======== Records for this exercise ========

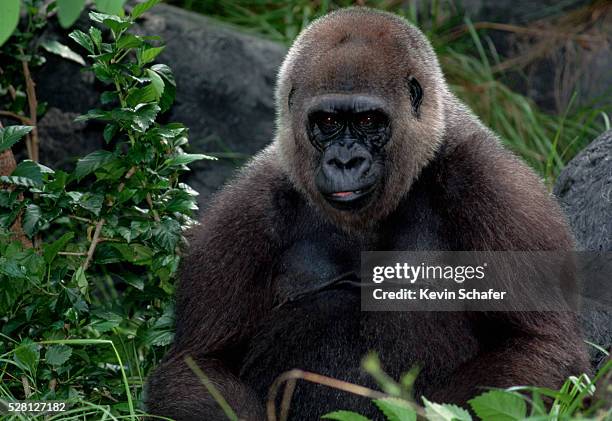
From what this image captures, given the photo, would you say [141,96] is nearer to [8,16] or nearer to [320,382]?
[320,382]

========
======== Records for this exercise ========

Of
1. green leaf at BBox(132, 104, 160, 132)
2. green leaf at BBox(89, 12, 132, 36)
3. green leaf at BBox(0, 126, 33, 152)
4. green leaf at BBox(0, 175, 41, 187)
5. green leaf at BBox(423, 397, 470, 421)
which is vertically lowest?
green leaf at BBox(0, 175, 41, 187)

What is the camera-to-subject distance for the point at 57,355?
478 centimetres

========

▶ **Set problem**
State how many of the lines above contain the word "green", giving only the number.

▶ **Correct answer**
6